With the images removed, transcribe the listing that follows exactly.

[DATA BLOCK Boundary: Start]

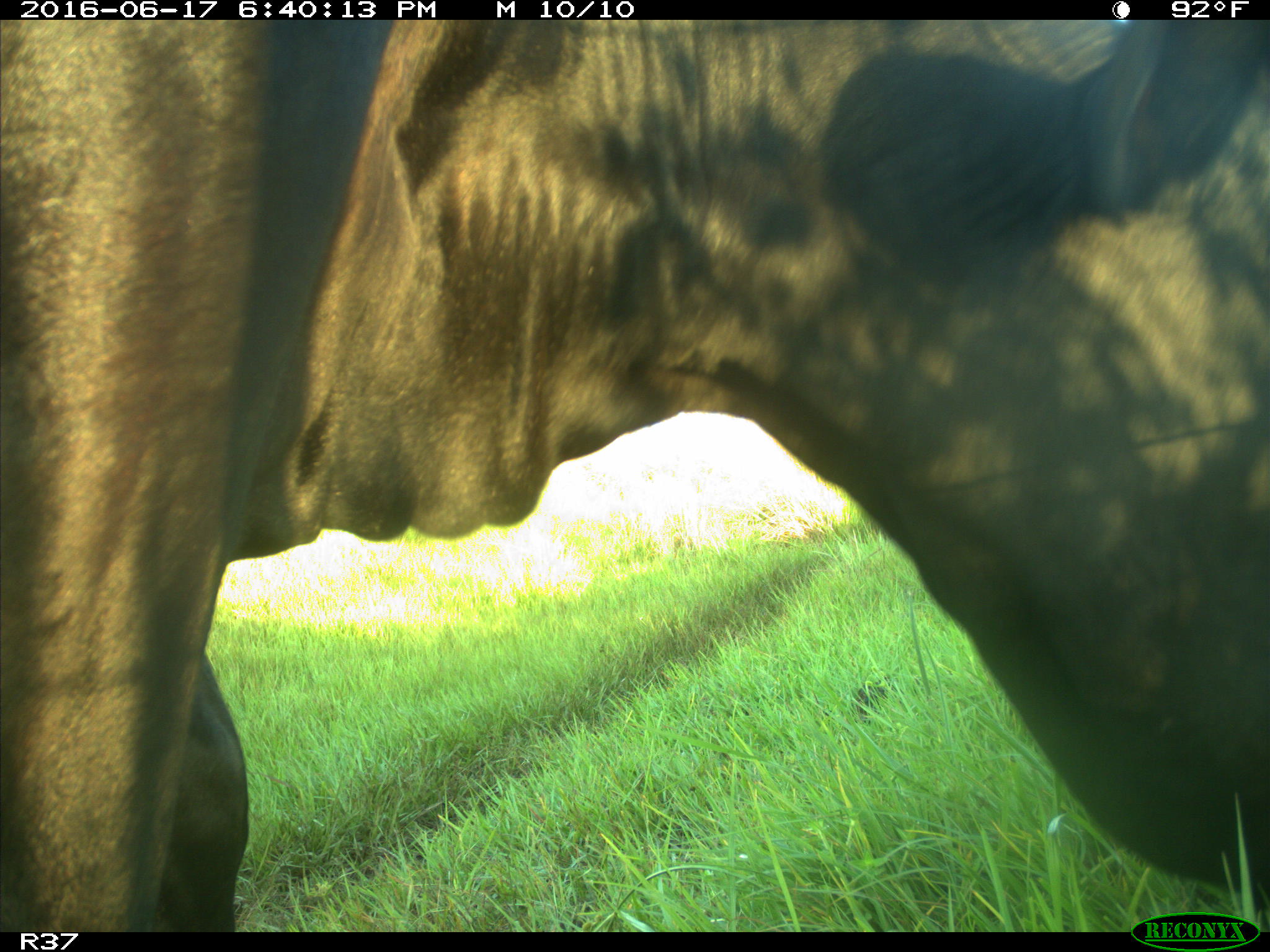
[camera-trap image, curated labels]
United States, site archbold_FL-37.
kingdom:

[DATA BLOCK Boundary: End]

• **RESULT**
[camera-trap image, curated labels]
United States, site archbold_FL-37.
kingdom:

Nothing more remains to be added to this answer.